:: Provided records ::

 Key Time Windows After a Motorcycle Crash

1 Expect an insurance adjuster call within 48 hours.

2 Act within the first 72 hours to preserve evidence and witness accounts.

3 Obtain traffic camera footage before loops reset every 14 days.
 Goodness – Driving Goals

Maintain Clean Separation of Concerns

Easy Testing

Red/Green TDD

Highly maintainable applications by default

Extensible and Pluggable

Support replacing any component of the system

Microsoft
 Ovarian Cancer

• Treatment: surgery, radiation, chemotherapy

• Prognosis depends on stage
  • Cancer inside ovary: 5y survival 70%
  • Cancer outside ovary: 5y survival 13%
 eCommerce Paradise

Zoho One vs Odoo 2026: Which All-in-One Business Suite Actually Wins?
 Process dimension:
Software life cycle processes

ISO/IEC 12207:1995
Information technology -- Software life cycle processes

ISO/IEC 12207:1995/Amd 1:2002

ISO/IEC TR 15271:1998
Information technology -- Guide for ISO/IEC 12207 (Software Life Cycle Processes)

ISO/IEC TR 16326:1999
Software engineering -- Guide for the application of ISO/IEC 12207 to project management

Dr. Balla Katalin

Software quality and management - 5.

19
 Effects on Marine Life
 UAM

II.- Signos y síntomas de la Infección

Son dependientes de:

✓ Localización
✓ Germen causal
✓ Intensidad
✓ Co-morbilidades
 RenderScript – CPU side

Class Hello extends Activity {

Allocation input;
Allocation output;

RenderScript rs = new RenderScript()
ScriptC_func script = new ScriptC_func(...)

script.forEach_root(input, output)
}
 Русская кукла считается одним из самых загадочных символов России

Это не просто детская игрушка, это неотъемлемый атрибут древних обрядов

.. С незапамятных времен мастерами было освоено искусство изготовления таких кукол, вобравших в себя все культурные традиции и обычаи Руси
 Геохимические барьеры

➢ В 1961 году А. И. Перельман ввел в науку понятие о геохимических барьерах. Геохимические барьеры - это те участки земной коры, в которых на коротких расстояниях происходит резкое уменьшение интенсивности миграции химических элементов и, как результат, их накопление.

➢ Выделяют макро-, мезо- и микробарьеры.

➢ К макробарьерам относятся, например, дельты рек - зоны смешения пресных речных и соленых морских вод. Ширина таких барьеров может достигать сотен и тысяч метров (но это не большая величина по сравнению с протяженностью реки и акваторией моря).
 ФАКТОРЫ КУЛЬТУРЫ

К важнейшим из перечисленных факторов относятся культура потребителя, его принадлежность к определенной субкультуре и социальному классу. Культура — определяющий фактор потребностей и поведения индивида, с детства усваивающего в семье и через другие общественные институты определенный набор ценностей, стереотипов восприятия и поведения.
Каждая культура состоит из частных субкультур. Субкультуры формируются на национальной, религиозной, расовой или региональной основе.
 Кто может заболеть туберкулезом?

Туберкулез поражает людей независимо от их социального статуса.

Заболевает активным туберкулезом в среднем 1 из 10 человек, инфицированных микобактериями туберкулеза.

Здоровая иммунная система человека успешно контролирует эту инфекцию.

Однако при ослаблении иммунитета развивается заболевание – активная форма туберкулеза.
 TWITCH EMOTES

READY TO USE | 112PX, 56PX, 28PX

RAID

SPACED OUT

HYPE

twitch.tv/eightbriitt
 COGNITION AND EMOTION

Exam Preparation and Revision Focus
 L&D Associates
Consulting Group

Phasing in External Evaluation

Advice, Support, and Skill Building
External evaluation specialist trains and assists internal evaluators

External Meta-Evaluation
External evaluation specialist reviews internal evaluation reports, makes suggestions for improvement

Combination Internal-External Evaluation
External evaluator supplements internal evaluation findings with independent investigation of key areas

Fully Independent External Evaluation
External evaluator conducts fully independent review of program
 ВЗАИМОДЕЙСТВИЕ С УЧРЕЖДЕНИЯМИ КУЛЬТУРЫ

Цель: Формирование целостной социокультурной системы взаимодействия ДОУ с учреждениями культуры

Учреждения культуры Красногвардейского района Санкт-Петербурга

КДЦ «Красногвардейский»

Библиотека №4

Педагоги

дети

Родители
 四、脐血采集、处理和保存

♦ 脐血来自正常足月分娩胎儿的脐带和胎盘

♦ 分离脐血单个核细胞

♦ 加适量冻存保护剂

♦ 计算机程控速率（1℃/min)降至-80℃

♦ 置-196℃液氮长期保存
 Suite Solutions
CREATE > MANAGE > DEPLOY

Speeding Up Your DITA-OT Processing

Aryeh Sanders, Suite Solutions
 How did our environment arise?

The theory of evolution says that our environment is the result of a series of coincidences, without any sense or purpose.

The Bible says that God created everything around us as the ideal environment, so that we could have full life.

:::

Each entry must appear in the reply exactly as written.

 Key Time Windows After a Motorcycle Crash

1 Expect an insurance adjuster call within 48 hours.

2 Act within the first 72 hours to preserve evidence and witness accounts.

3 Obtain traffic camera footage before loops reset every 14 days.
 Goodness – Driving Goals

Maintain Clean Separation of Concerns

Easy Testing

Red/Green TDD

Highly maintainable applications by default

Extensible and Pluggable

Support replacing any component of the system

Microsoft
 Ovarian Cancer

• Treatment: surgery, radiation, chemotherapy

• Prognosis depends on stage
  • Cancer inside ovary: 5y survival 70%
  • Cancer outside ovary: 5y survival 13%
 eCommerce Paradise

Zoho One vs Odoo 2026: Which All-in-One Business Suite Actually Wins?
 Process dimension:
Software life cycle processes

ISO/IEC 12207:1995
Information technology -- Software life cycle processes

ISO/IEC 12207:1995/Amd 1:2002

ISO/IEC TR 15271:1998
Information technology -- Guide for ISO/IEC 12207 (Software Life Cycle Processes)

ISO/IEC TR 16326:1999
Software engineering -- Guide for the application of ISO/IEC 12207 to project management

Dr. Balla Katalin

Software quality and management - 5.

19
 Effects on Marine Life
 UAM

II.- Signos y síntomas de la Infección

Son dependientes de:

✓ Localización
✓ Germen causal
✓ Intensidad
✓ Co-morbilidades
 RenderScript – CPU side

Class Hello extends Activity {

Allocation input;
Allocation output;

RenderScript rs = new RenderScript()
ScriptC_func script = new ScriptC_func(...)

script.forEach_root(input, output)
}
 Русская кукла считается одним из самых загадочных символов России

Это не просто детская игрушка, это неотъемлемый атрибут древних обрядов

.. С незапамятных времен мастерами было освоено искусство изготовления таких кукол, вобравших в себя все культурные традиции и обычаи Руси
 Геохимические барьеры

➢ В 1961 году А. И. Перельман ввел в науку понятие о геохимических барьерах. Геохимические барьеры - это те участки земной коры, в которых на коротких расстояниях происходит резкое уменьшение интенсивности миграции химических элементов и, как результат, их накопление.

➢ Выделяют макро-, мезо- и микробарьеры.

➢ К макробарьерам относятся, например, дельты рек - зоны смешения пресных речных и соленых морских вод. Ширина таких барьеров может достигать сотен и тысяч метров (но это не большая величина по сравнению с протяженностью реки и акваторией моря).
 ФАКТОРЫ КУЛЬТУРЫ

К важнейшим из перечисленных факторов относятся культура потребителя, его принадлежность к определенной субкультуре и социальному классу. Культура — определяющий фактор потребностей и поведения индивида, с детства усваивающего в семье и через другие общественные институты определенный набор ценностей, стереотипов восприятия и поведения.
Каждая культура состоит из частных субкультур. Субкультуры формируются на национальной, религиозной, расовой или региональной основе.
 Кто может заболеть туберкулезом?

Туберкулез поражает людей независимо от их социального статуса.

Заболевает активным туберкулезом в среднем 1 из 10 человек, инфицированных микобактериями туберкулеза.

Здоровая иммунная система человека успешно контролирует эту инфекцию.

Однако при ослаблении иммунитета развивается заболевание – активная форма туберкулеза.
 TWITCH EMOTES

READY TO USE | 112PX, 56PX, 28PX

RAID

SPACED OUT

HYPE

twitch.tv/eightbriitt
 COGNITION AND EMOTION

Exam Preparation and Revision Focus
 L&D Associates
Consulting Group

Phasing in External Evaluation

Advice, Support, and Skill Building
External evaluation specialist trains and assists internal evaluators

External Meta-Evaluation
External evaluation specialist reviews internal evaluation reports, makes suggestions for improvement

Combination Internal-External Evaluation
External evaluator supplements internal evaluation findings with independent investigation of key areas

Fully Independent External Evaluation
External evaluator conducts fully independent review of program
 ВЗАИМОДЕЙСТВИЕ С УЧРЕЖДЕНИЯМИ КУЛЬТУРЫ

Цель: Формирование целостной социокультурной системы взаимодействия ДОУ с учреждениями культуры

Учреждения культуры Красногвардейского района Санкт-Петербурга

КДЦ «Красногвардейский»

Библиотека №4

Педагоги

дети

Родители
 四、脐血采集、处理和保存

♦ 脐血来自正常足月分娩胎儿的脐带和胎盘

♦ 分离脐血单个核细胞

♦ 加适量冻存保护剂

♦ 计算机程控速率（1℃/min)降至-80℃

♦ 置-196℃液氮长期保存
 Suite Solutions
CREATE > MANAGE > DEPLOY

Speeding Up Your DITA-OT Processing

Aryeh Sanders, Suite Solutions
 How did our environment arise?

The theory of evolution says that our environment is the result of a series of coincidences, without any sense or purpose.

The Bible says that God created everything around us as the ideal environment, so that we could have full life.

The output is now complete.